Start of Passage given

The generation of pure spin currents, flows of only spin angular momentum without charge current, should play an important role in the next generation spintronic devices. The spin Hall effect (SHE) is one of the promising ways to create pure spin currents in nonmagnetic materials without using ferromagnets. Large SHEs have been recently found in noble metals such as Pt and Au and this has triggered an important effort of research on the SHE in metallic materials. The mechanism of such large SHEs, however, has not been figured out yet; whether it is intrinsic or extrinsic, if it is extrinsic whether it stems from the skew scattering mechanism or the side jump one. In this work, we focus on the extrinsic SHE; by adding Ir impurities into a pure Cu wire, we have studied the impurity concentration dependence of the SHE in CuIr alloys. The final goal of the present study is to identify if the major contribution to the SHE is the skew scattering by the Ir impurities and what is the magnitude of the spin Hall (SH) angle which represents the maximum yield of the transformation of charge into spin current density.

Fig.1. (a) Scanning electron microscopy image of a spin Hall device consisting of two Py wires and a CuIr middle wire bridged by a Cu wire. (b) Schematic of the mechanism of ISHE due to the spin absorption effect.

Fig.2. Spin Hall resistivity (ρSHE) as a function of the resistivity induced by Ir impurities (ρimp) for several different concentrations. The inset shows ρimp vs Ir concentration in Cu.

End of Passage given

- To do:
**A)** In the passage on the spin Hall effect, reproduce everything from "Fig.1. (a) Scanning" down to "spin absorption effect.".
**B)** In the passage on the spin Hall effect, which noble metals are named as showing large SHEs?

Start of Entries

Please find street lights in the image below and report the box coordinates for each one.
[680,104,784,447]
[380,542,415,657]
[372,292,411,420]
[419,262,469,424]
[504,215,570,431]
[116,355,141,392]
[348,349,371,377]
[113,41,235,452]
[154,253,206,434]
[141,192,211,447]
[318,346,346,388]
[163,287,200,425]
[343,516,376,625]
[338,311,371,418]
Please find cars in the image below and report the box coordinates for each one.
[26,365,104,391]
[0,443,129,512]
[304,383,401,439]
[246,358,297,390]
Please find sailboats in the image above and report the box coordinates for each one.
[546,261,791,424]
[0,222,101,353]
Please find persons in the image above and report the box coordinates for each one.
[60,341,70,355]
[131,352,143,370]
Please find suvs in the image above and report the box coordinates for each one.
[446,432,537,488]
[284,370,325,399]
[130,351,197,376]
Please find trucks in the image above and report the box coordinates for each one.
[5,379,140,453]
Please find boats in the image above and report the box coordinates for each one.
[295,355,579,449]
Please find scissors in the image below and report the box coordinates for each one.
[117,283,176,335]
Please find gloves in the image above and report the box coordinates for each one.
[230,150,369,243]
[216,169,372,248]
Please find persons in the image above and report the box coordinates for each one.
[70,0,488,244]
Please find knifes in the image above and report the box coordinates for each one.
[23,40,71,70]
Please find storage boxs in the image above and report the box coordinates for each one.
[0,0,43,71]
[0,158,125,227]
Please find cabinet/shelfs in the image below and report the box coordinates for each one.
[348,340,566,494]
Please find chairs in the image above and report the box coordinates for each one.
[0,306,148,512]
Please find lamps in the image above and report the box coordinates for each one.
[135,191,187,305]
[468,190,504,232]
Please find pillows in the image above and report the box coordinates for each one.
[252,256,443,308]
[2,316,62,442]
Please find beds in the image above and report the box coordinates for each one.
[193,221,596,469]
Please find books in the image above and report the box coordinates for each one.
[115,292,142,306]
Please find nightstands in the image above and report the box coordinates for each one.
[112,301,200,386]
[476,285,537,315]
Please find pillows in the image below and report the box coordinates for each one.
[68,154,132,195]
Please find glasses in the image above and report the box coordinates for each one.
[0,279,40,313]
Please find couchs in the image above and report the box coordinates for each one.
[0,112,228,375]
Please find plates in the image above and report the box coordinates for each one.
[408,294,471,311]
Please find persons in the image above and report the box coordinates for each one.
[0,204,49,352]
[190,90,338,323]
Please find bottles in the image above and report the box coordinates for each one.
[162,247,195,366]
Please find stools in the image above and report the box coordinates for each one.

End of Entries

- Results of the tasks:
**A)**
Fig.1. (a) Scanning electron microscopy image of a spin Hall device consisting of two Py wires and a CuIr middle wire bridged by a Cu wire. (b) Schematic of the mechanism of ISHE due to the spin absorption effect.

**B)** Pt and Au.